Finally, with the launch of the Cambridge Digital Library the University Library is able to supplement the detailed catalogue records being produced by the project with free access for all to high-quality, full-colour digital facsimiles of some of the most significant items from the incunabula collections, accompanied by interpretative text and navigational aids. The Library’s copy of the Nuremberg Chronicle, for example, amongst the most iconic of early illustrated books, is one of only a handful of copies bearing contemporary decoration. It has a fine pedigree, donated in 1574 with around 100 other early printed books and manuscripts by Matthew Parker (1504–1575), Archbishop of Canterbury under Elizabeth I. The Chronicle can now be viewed in all its glory through the Digital Library.

- COLLECTED MATERIAL
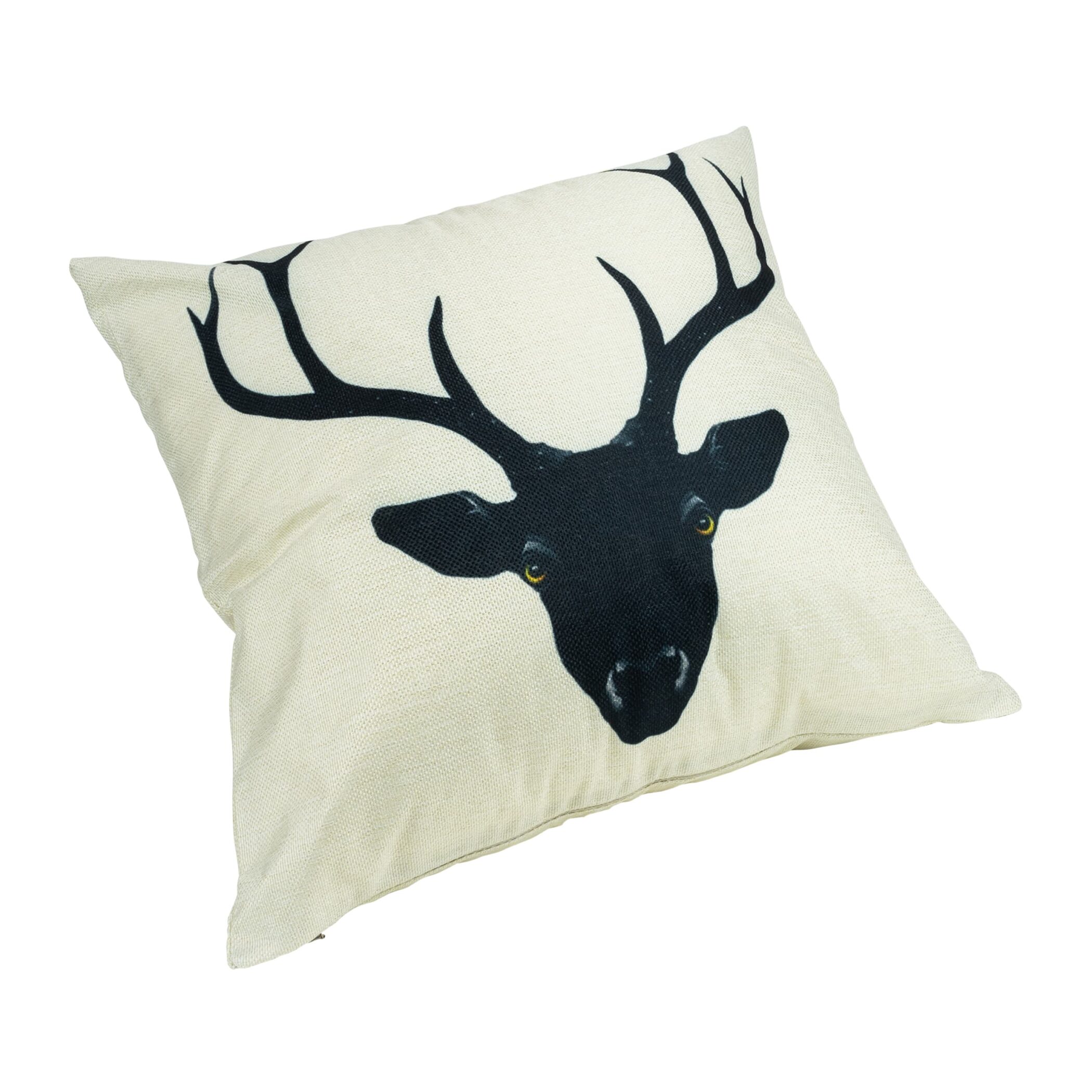 QUVIO Kussenhoes met rendier – 45 x 45 cm – Zwart en Beige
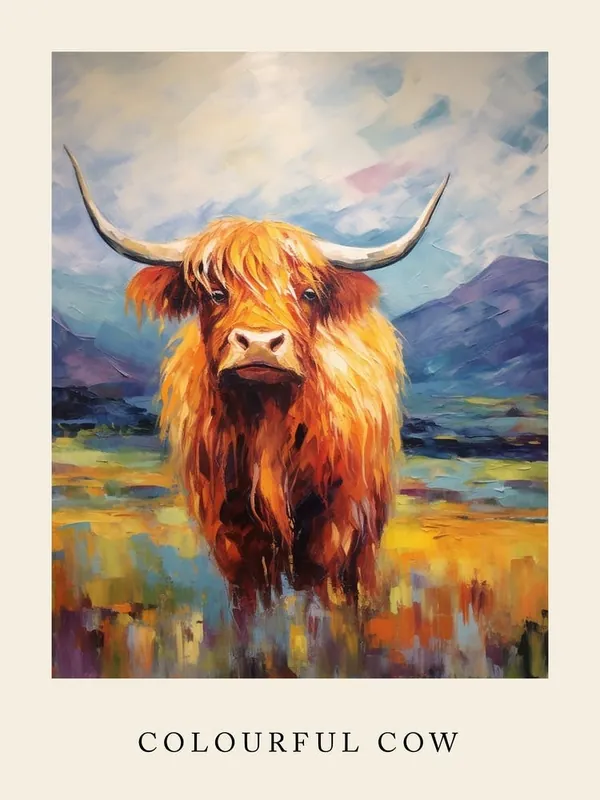 Free Shipping Colourful Brushstroke Of A Highland Cow By The Mountains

- WHAT TO WORK ON
1) According to the passage about the Cambridge Digital Library, in what year did Matthew Parker donate the early printed books and manuscripts?
2) List every year that appears in the passage about the Cambridge Digital Library.

- PER-TASK OUTPUTS
1) 1574

2) 1574, 1504, 1575